The 384-well plates which are currently available may be of a design similar to standard 96-well plates, wherein discrete tubes are present but in which the tubes have smaller diameter tube openings (and a correspondingly smaller center-to-center tube spacing as well). They may also be in a form such as the 384-well plate design currently offered by Nunc, Inc. of Naperville, Ill., wherein square "tubes" are provided with each "tube" sharing the walls of its neighbors in contiguous fashion.
The new 384-well plates do offer advantages in that sample density is quadrupled, and these plates, having the same footprint as the 96-well plates, are compatible with a number of existing devices, including heating blocks for incubation purposes, microplate readers, and various robotic systems. The 384-well plates also optimize bench top and storage space, especially with regard to the extended storage of samples in refrigerator and freezer space, such space generally being in limited supply in most laboratories and clinics.

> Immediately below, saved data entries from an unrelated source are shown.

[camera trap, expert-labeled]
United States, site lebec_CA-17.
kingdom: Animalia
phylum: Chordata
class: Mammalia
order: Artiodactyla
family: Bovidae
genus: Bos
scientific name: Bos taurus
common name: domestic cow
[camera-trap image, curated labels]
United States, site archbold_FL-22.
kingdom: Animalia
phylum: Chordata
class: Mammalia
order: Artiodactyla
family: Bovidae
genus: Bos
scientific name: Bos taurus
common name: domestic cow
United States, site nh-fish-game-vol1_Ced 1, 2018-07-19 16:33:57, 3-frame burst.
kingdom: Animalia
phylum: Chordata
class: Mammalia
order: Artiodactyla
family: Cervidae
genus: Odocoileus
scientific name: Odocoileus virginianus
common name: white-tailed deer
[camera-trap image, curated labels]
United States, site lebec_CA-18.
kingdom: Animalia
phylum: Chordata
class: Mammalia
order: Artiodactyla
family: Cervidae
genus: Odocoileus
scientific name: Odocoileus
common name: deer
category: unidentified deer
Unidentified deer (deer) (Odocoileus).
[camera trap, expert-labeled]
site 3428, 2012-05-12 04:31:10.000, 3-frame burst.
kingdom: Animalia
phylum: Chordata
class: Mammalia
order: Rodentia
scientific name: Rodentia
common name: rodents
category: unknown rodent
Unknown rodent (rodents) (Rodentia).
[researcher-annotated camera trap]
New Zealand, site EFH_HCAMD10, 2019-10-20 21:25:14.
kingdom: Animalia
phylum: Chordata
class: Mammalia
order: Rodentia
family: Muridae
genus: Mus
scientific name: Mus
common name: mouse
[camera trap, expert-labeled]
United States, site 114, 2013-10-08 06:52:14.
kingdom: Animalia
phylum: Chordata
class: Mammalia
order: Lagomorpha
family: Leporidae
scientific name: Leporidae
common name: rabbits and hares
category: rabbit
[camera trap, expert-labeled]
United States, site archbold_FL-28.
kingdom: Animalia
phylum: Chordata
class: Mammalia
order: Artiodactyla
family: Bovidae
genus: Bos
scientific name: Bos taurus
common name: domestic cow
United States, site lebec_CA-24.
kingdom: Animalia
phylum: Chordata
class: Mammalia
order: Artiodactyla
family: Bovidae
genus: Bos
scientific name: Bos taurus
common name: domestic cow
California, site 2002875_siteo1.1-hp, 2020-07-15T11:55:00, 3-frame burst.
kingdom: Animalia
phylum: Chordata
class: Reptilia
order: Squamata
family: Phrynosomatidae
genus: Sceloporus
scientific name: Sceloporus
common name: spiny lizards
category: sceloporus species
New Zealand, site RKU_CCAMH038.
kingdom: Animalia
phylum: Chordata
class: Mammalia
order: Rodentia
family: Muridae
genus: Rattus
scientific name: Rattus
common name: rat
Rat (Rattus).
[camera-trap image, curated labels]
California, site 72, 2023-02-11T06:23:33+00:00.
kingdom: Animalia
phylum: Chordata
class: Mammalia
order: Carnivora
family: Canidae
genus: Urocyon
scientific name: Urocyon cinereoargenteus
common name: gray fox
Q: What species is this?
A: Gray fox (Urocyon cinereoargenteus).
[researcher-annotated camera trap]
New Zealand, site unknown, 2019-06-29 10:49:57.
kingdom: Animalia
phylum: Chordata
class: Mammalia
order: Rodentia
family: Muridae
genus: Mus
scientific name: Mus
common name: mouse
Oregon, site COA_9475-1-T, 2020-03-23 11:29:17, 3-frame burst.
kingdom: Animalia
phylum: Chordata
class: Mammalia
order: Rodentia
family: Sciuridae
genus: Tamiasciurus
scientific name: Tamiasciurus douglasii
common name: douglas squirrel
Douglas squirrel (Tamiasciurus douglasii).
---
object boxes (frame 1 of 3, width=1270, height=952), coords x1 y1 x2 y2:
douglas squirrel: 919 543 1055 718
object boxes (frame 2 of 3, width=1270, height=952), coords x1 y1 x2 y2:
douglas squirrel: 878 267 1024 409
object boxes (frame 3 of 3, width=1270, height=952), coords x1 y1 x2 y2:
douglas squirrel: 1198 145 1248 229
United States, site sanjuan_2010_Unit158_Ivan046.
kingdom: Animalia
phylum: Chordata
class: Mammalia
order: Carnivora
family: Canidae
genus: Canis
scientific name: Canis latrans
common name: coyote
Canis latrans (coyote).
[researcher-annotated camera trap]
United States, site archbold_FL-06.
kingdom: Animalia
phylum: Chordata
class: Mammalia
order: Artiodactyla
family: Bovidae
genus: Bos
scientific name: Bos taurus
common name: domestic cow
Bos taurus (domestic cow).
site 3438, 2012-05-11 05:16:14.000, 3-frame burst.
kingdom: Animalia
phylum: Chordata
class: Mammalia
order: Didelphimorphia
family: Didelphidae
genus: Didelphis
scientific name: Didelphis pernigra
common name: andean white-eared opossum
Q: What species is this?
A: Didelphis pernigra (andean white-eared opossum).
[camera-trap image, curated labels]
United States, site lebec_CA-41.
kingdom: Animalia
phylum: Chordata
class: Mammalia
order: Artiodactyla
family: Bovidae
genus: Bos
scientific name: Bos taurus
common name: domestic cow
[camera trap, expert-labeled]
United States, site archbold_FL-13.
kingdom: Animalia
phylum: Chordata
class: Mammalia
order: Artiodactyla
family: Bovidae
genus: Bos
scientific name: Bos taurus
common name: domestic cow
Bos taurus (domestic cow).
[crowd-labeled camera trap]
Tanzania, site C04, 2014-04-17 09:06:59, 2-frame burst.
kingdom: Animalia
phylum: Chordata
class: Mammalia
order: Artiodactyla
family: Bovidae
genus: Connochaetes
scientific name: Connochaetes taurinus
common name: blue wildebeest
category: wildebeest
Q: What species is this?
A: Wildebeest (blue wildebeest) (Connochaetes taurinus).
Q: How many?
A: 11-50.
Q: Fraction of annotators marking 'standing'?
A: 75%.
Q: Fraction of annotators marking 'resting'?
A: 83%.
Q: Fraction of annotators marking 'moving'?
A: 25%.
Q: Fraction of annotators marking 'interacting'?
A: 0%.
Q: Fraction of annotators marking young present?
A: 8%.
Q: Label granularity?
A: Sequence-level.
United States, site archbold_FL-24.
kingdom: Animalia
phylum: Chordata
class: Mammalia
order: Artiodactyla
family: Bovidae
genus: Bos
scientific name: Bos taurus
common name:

There is at least one area in particular, however, where the 384-well plates as are presently known are severely deficient, and that is with regard to PCR thermal cycling. Currently available 384-well plates are not compatible with the depression design found in existing (96 format) PCR heating blocks. As noted above, PCR heating blocks are specifically designed to hold and heat tubes that are arrayed 96 in number. Thus, with regard to PCR testing, it is still necessary to employ more than one 96-well plate in sequential fashion for evaluation of more than 96 samples. Only very recently has any manufacturer marketed a 384-well thermal cycler. As it presently stands, if a laboratory or clinic wishes to have available the option to simultaneously treat more than 96 samples, it must purchase the new 384-well design thermal cycler or a new 384 depression heating block for an existing unit or, of course, purchase more than one 96-well thermal cycler. All of these options are expensive and, in the latter case, additional precious laboratory space is consumed by yet another instrument.
Because of the limitations associated with presently available multi-well plates which offer more than 96 wells, a great need still exists for a multi-well plate that is capable of providing a multiplicatively increased number of sample wells greater than 96, but which retains a standard 96-well plate footprint and yet is also suitable for use in conjunction with the 96-depression heating blocks of existing thermal cyclers.